▶ **Problem details**
From the entries, copy each line that includes "United".

▶ **Information**

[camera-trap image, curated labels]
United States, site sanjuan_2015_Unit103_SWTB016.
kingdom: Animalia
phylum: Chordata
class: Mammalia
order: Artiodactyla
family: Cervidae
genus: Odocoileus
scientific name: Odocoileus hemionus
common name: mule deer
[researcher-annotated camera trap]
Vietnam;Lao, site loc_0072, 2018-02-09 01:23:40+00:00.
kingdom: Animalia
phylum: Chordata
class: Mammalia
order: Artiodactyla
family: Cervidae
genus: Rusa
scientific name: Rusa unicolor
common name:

* * *

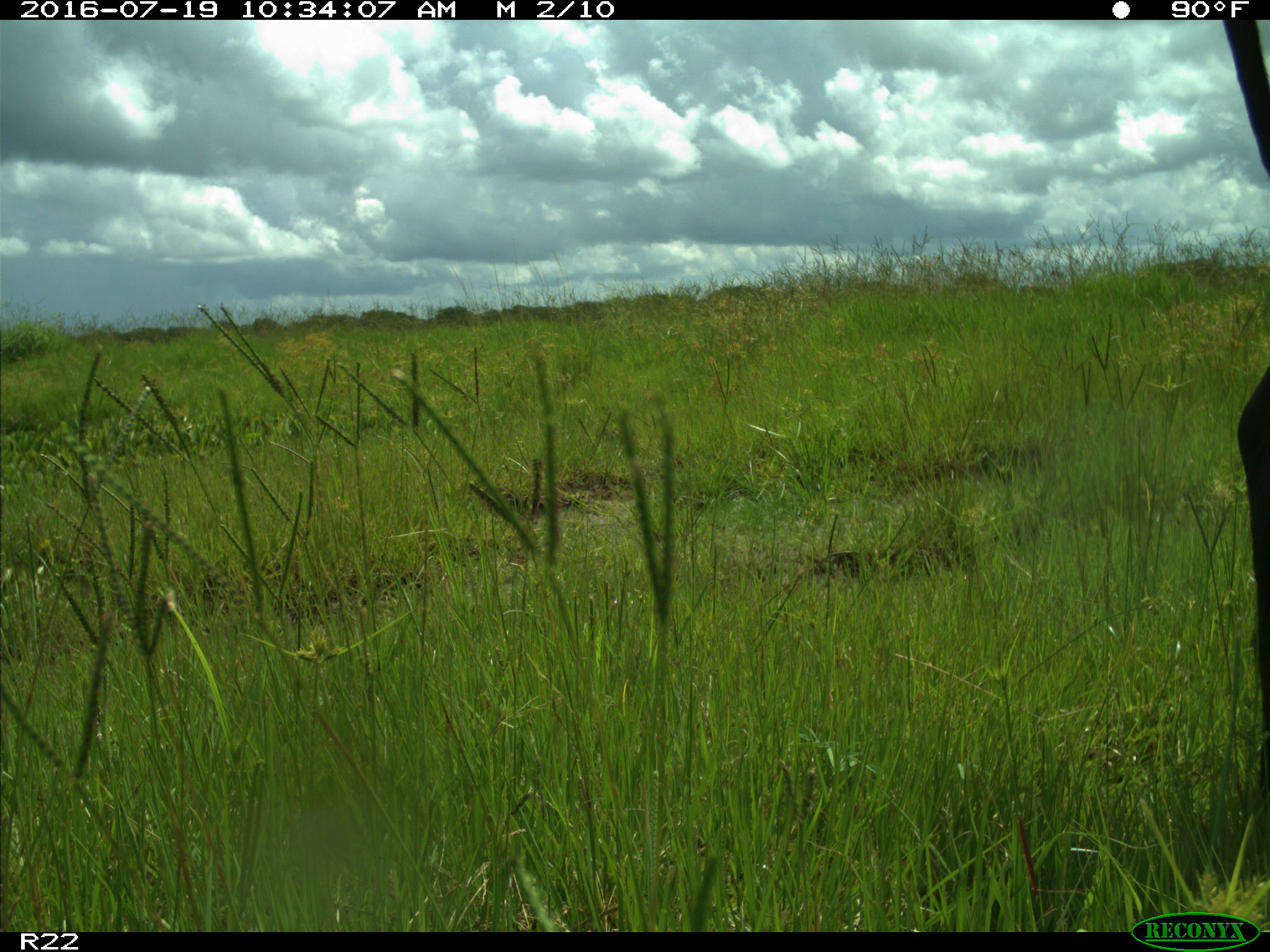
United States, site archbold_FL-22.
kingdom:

* * *

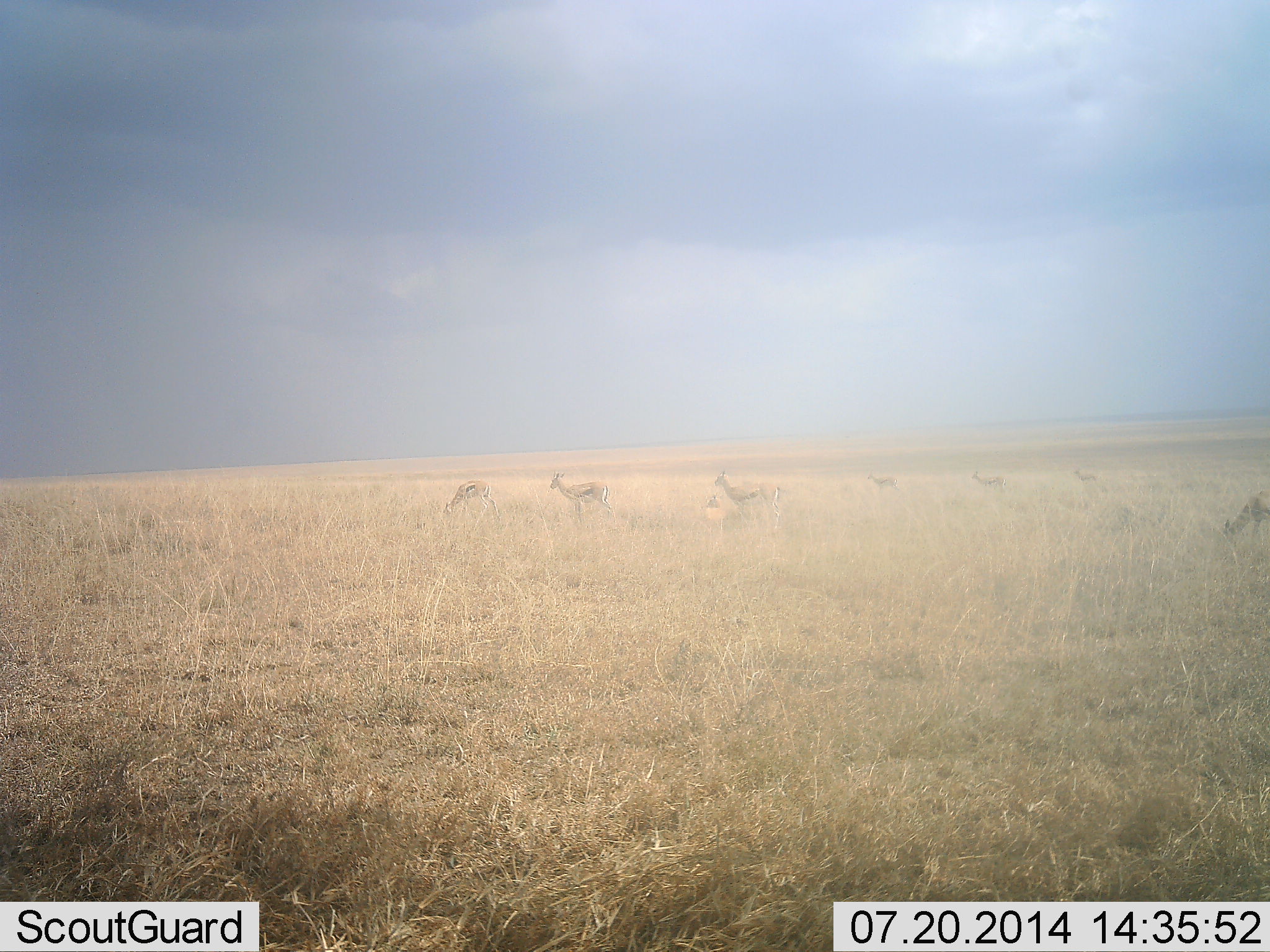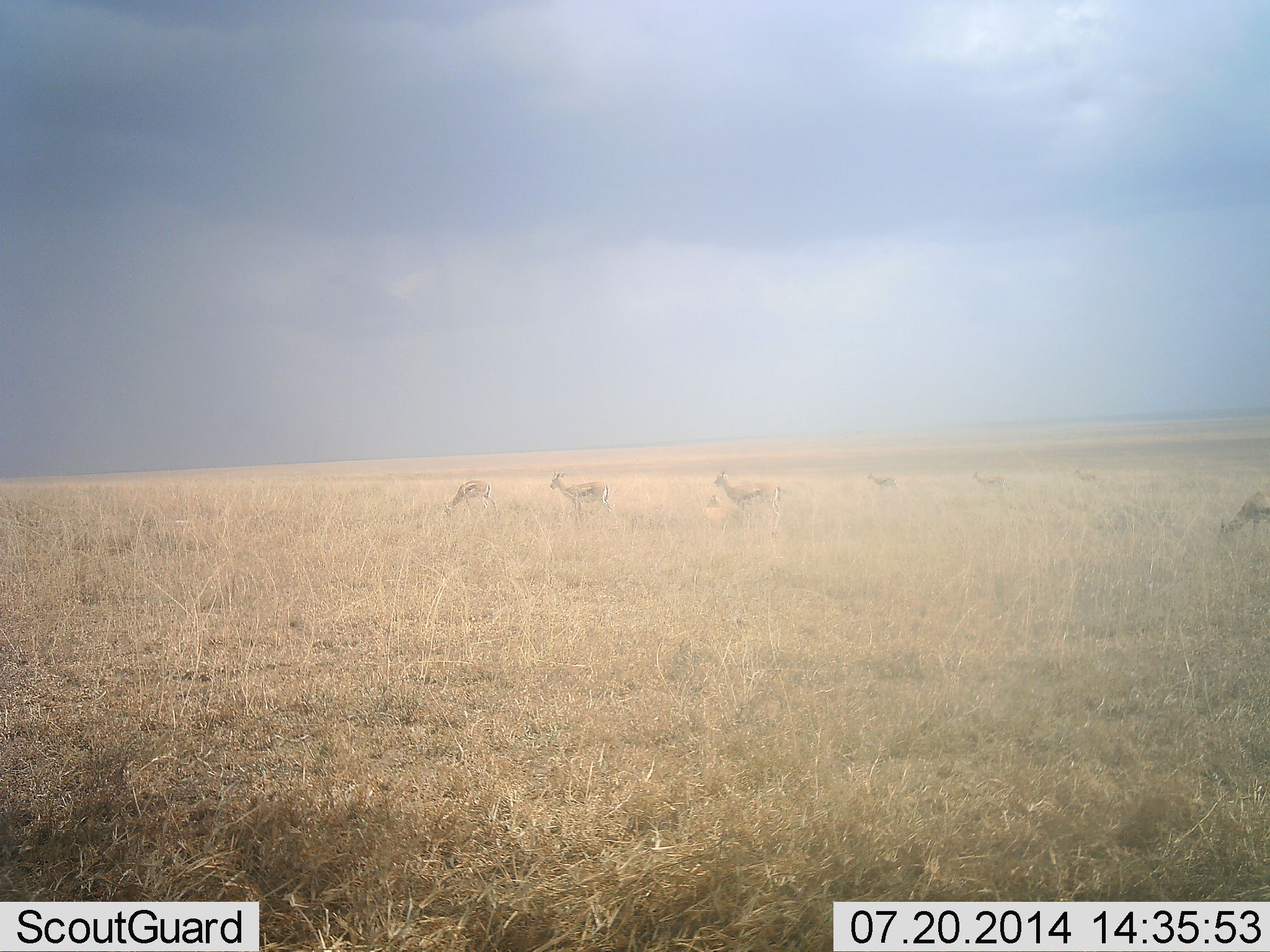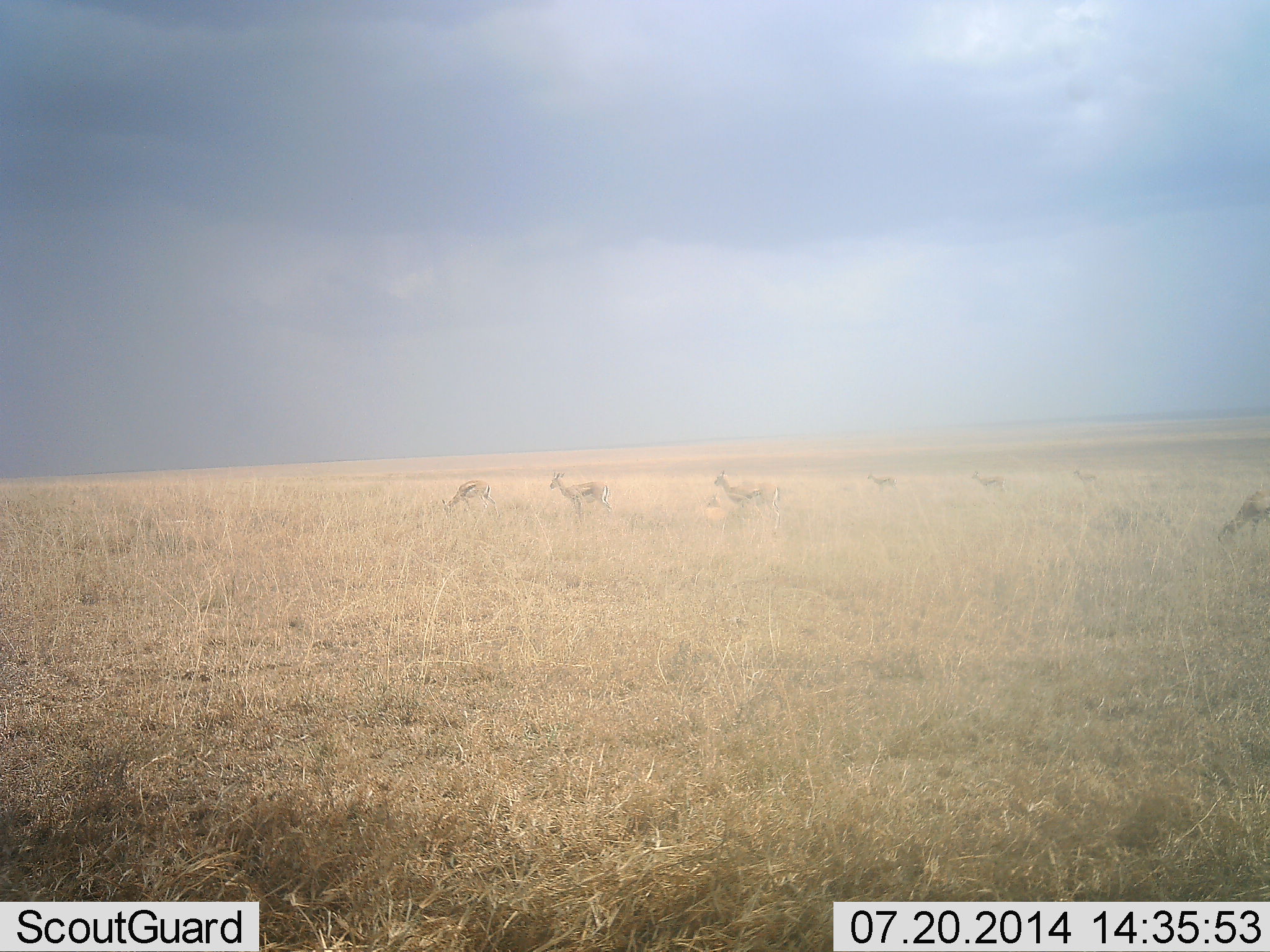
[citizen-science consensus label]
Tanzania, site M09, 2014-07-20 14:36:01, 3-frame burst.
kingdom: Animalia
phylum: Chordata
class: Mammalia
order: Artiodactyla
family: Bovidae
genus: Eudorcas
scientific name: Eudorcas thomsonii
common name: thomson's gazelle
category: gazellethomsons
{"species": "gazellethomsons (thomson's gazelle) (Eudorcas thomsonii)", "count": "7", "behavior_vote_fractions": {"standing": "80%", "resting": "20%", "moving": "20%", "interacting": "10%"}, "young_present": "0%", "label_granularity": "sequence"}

▶ **Result below**
United States, site sanjuan_2015_Unit103_SWTB016.
United States, site archbold_FL-22.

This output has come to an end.